◆ **STATED TASK**: Transcribe every one of the entries below word for word, omitting the pictures from your answer.

[Dataset entries]
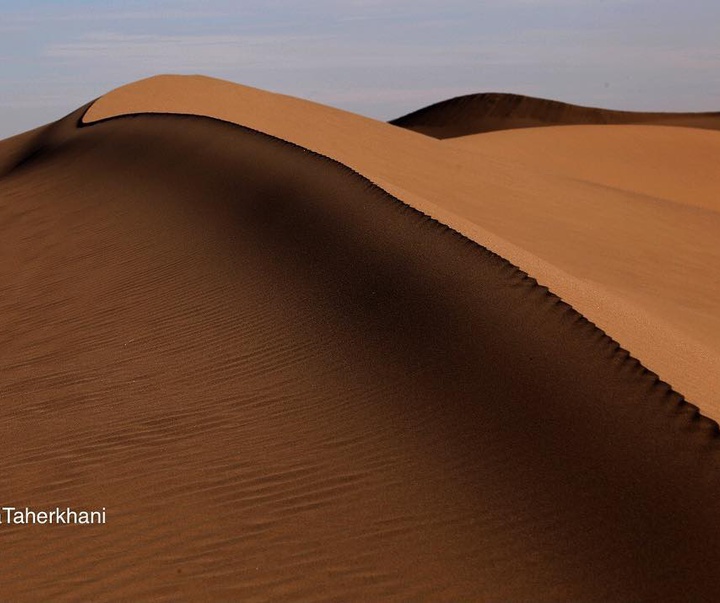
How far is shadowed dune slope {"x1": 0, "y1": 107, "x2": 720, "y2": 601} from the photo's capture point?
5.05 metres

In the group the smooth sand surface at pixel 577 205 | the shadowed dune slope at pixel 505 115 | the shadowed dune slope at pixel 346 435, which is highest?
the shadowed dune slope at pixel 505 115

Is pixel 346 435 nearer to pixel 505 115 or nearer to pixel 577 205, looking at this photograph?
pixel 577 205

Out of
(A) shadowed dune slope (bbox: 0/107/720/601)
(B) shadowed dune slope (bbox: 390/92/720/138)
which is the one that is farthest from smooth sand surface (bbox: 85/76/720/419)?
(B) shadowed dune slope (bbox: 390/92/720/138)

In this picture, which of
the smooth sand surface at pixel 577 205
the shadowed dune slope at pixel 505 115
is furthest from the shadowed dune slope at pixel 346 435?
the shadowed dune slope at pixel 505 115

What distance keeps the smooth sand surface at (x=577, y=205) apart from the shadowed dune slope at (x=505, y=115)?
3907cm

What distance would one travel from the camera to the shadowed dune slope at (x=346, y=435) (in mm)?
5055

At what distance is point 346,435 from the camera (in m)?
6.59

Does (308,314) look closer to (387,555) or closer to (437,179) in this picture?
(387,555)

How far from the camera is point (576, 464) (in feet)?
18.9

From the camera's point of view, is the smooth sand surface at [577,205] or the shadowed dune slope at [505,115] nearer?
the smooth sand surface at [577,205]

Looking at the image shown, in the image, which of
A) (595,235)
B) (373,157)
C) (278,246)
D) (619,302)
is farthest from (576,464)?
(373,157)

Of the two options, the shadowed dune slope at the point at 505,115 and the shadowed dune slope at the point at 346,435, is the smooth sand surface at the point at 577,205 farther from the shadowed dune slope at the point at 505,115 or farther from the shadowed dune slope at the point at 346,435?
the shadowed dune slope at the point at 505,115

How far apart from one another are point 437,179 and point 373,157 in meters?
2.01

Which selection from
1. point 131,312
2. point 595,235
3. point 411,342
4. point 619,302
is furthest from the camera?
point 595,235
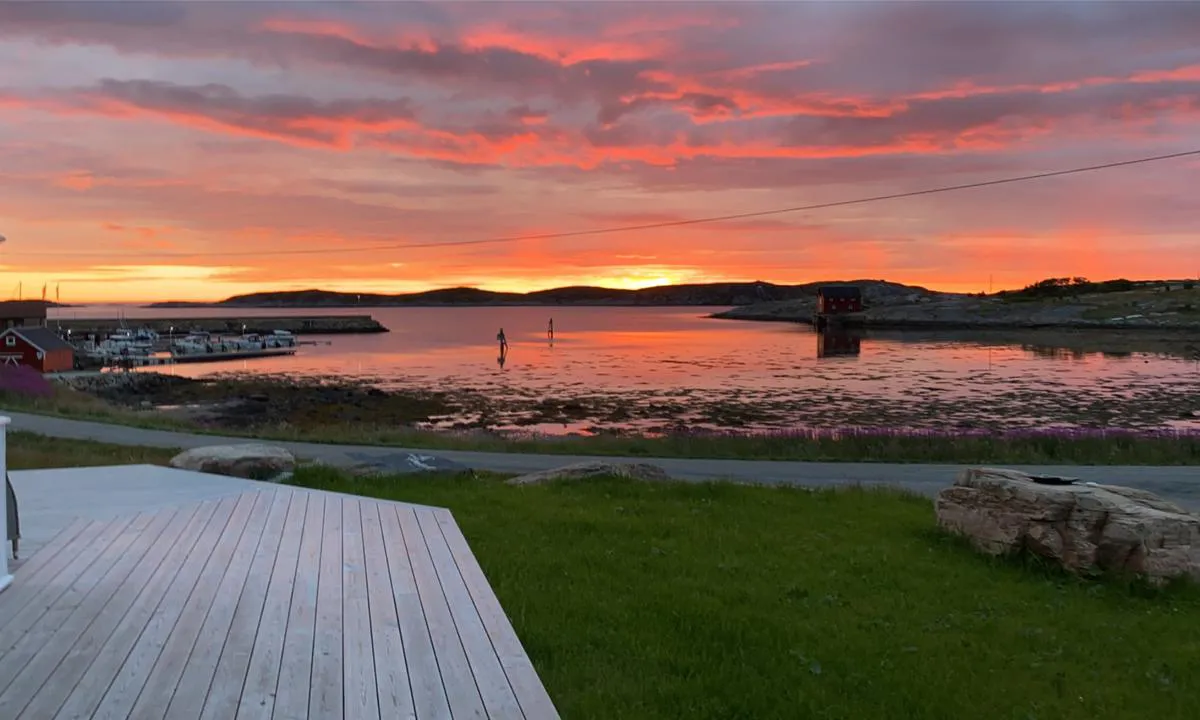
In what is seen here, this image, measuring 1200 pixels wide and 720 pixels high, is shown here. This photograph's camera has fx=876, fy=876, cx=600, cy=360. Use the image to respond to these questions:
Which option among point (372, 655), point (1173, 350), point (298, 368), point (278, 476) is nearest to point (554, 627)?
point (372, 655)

◆ **FINISHED ANSWER**:
How far is shadowed dune slope {"x1": 0, "y1": 107, "x2": 720, "y2": 601} from the photo's capture point?
5.05 metres

In the group the smooth sand surface at pixel 577 205 | the shadowed dune slope at pixel 505 115 | the shadowed dune slope at pixel 346 435, which is highest?
the shadowed dune slope at pixel 505 115

Is pixel 346 435 nearer to pixel 505 115 or nearer to pixel 577 205, looking at this photograph?
pixel 577 205

Out of
(A) shadowed dune slope (bbox: 0/107/720/601)
(B) shadowed dune slope (bbox: 390/92/720/138)
which is the one that is farthest from smooth sand surface (bbox: 85/76/720/419)?
(B) shadowed dune slope (bbox: 390/92/720/138)

In this picture, which of
the smooth sand surface at pixel 577 205
the shadowed dune slope at pixel 505 115
is furthest from the shadowed dune slope at pixel 346 435?
the shadowed dune slope at pixel 505 115

What distance keeps the smooth sand surface at (x=577, y=205) apart from the shadowed dune slope at (x=505, y=115)?
3907cm

What distance would one travel from the camera to the shadowed dune slope at (x=346, y=435) (in mm)?
5055

At what distance is point 346,435 from the camera (in m)?
6.59

Does (308,314) look closer to (387,555) or closer to (437,179) in this picture?
(387,555)

How far from the camera is point (576, 464) (in feet)?
18.9

From the camera's point of view, is the smooth sand surface at [577,205] or the shadowed dune slope at [505,115] nearer?
the smooth sand surface at [577,205]

Looking at the image shown, in the image, which of
A) (595,235)
B) (373,157)
C) (278,246)
D) (619,302)
is farthest from (576,464)?
(373,157)

Of the two options, the shadowed dune slope at the point at 505,115 and the shadowed dune slope at the point at 346,435, is the smooth sand surface at the point at 577,205 farther from the shadowed dune slope at the point at 505,115 or farther from the shadowed dune slope at the point at 346,435?
the shadowed dune slope at the point at 505,115

How far apart from one another are point 437,179 and point 373,157 in meters?
2.01

Which selection from
1. point 131,312
2. point 595,235
3. point 411,342
4. point 619,302
is furthest from the camera?
point 595,235
In what is seen here, this image, measuring 1200 pixels wide and 720 pixels high, is shown here. This photograph's camera has fx=876, fy=876, cx=600, cy=360. Use the image to respond to these questions:
Which option among point (372, 655), point (1173, 350), point (298, 368), point (278, 476) is nearest to point (554, 627)?
point (372, 655)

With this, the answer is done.